The nineteenth book I read in 2018 was The Glass Forest by Cynthia Swanson. I loved her debut novel, The Bookseller, and was excited to read her sophomore try. Unfortunately, I didn't find that lightning struck twice with this particular author.
Like The Bookseller, The Glass Forest is set in the past: the "present day" portion of the novel in 1960, with flashbacks covering the previous twenty years. It is told from the point of view of three women, whose lives are affected by a pair of handsome and charming brothers, Paul and Henry Glass. The book opens with Angie, Paul's young wife, answering a long-distance call from Ruby, Henry's teenaged daughter, delivering the message that Henry is dead and her mother, Henry's wife Silja, is missing.
The book is a definite page-turner -- I started and finished it on the same day -- but I wasn't far into it before I had the suspicion that this was one of those books, like Wuthering Heights, where everything interesting has already happened before the narrative began but everyone's life is going to end up ruined in a delayed reaction anyway.
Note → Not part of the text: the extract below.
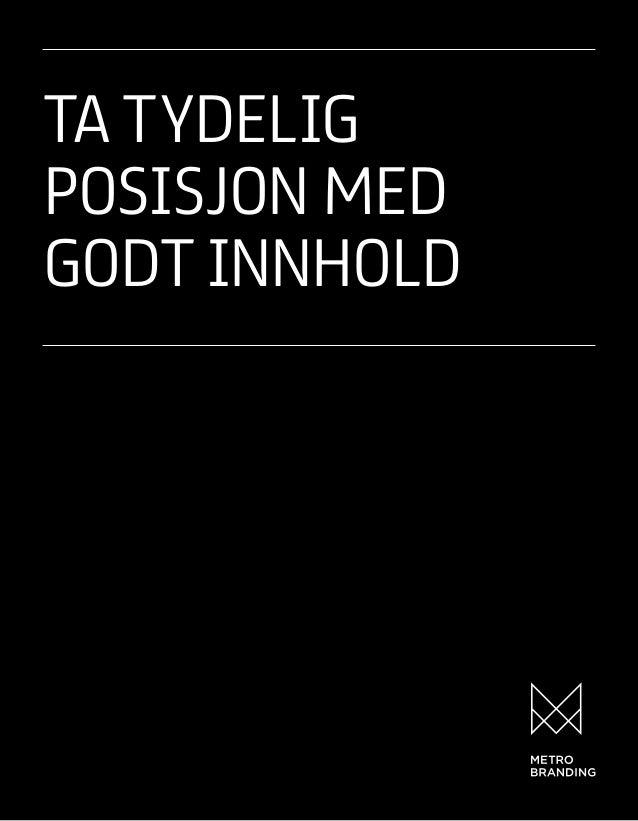 TA TYDELIG POSISJON MED GODT INNHOLD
Apart from Angie and Silja, the characters are rather flat and two-dimensional. Ruby is something of an enigma to the very end, undoubtedly a conscious choice by the author to build tension, but the pay-off falls flat to me. The Glass brothers, too are opaque: Henry goes off to war and comes back utterly changed: why exactly? Never explained. Paul has an affair with a woman demonstrated by every other part of the story to be not at all his type: why? Likewise no explanation of his behavior. The bad guys are of the black-hatted, moustache-twirling variety. Why do they do the awful things they do? Apparently just because they're bad guys. I kept expecting some sort of revelation in backstory or explanation of their motives that would elucidate their character, but they stubbornly remained cardboard cut-outs with no apparent goal other than sociopathy.